§ Problems to solve:
[a] Translate this sentence from the text on the central vein sign in multiple sclerosis into Spanish: "On histology lesions of multiple sclerosis occur around a central vein, and improved MR imaging can visualize the finding."
[b] Summarize the text on the central vein sign in multiple sclerosis in two sentences.
[c] Write the next part of the text on the central vein sign in multiple sclerosis, beginning after its final sentence on excluding lesions with multiple veins.

§ Extract provided:
-*-

The diagnosis of multiple sclerosis can be challenging, with misdiagnosis a problem. Recognition of the central vein sign in white matter lesions of the brain may improve diagnostic accuracy.

Patient selection: possible multiple sclerosis or clinically isolated syndrome


On histology lesions of multiple sclerosis occur around a central vein, and improved MR imaging can visualize the finding.


The central vein sign on an imaging study is defined as a white matter lesion with a central intralesional vein. It consists of a thin hypointense line or dot, with a diameter less than 2 mm. The CVS should be seen in at least 2 orthogonal planes, and it should appear as a thin line in at least one of these planes. It should be positioned centrally in the lesion, regardless of the lesion's shape.


MR method: FLAIR* (T2-FLAIR and T2*-weighted segmented echo planar imaging)


A lesion should not be used for evaluation if it small (< 3 mm), confluent with another lesion or poorly visible. A lesion with multiple veins should also be excluded.

-*-

§ Information shown:

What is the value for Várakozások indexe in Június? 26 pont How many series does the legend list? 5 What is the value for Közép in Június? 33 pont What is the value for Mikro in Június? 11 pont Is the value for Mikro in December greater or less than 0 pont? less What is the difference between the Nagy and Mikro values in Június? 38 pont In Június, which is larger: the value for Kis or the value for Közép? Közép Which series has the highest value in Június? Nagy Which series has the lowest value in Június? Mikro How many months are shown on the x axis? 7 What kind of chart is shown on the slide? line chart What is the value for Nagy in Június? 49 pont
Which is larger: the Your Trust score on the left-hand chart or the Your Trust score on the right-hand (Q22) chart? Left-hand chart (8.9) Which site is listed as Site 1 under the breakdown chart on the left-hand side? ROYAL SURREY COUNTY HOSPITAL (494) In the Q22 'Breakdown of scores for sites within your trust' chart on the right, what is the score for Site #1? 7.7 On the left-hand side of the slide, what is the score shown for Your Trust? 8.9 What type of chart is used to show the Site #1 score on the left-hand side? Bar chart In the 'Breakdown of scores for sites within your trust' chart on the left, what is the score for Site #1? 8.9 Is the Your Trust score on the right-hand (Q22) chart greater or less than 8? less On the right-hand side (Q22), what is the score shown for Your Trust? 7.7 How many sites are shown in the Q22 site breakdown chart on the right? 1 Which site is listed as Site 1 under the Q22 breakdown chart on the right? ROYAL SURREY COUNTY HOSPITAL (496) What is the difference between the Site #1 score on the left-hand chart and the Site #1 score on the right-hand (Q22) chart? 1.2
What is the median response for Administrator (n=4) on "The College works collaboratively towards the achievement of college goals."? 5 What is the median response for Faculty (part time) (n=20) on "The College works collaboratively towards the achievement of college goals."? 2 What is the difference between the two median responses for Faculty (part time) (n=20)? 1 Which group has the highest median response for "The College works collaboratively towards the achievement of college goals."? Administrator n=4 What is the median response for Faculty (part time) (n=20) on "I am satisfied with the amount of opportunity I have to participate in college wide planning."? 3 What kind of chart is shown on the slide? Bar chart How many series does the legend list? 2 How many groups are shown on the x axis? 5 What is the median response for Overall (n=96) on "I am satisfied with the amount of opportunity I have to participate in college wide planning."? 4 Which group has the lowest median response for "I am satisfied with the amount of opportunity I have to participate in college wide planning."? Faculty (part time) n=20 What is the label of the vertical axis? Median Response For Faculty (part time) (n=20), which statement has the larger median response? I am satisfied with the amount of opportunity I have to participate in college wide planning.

-*-

§ Task-by-task answers:
[a] En la histología, las lesiones de la esclerosis múltiple se producen alrededor de una vena central, y la resonancia magnética mejorada puede visualizar este hallazgo.

[b] Multiple sclerosis can be hard to diagnose and is often misdiagnosed. Accuracy may improve by recognizing the central vein sign, which is a thin hypointense line or dot under 2 mm across, placed centrally in a white matter lesion, seen in at least two orthogonal planes, and assessed with FLAIR* imaging, while lesions that are small, confluent, poorly visible or have multiple veins are excluded.

[c]
Central vein positivity on an imaging study may be based on a variety of criteria, such as total number detected or percent of MS lesions showing a central vein sign.


In multiple sclerosis the CVS-positive lesions are more often located in periventricular white matter.


CVS lesions can also be seen in other conditions:

(1) neuromyelitis optica spectrum disease

(2) systemic lupus erythematosus

(3) migraine headache

(4) diabetes


One distinction is that in multiple sclerosis and clinically isolated syndrome and multiple sclerosis the percentage of lesions showing the CVS is higher (median 0.5 to 0.6, vs < 0.2 for others).